__Exercise prompt__. Only the lines from the one containing "At what distance" through the end of the data below should be copied, each exactly as written and with both ends kept.

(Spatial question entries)
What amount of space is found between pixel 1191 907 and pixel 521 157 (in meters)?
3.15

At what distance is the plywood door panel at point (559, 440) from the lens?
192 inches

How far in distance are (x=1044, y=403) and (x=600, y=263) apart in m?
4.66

__Solution for this exercise__.
At what distance is the plywood door panel at point (559, 440) from the lens?
192 inches

How far in distance are (x=1044, y=403) and (x=600, y=263) apart in m?
4.66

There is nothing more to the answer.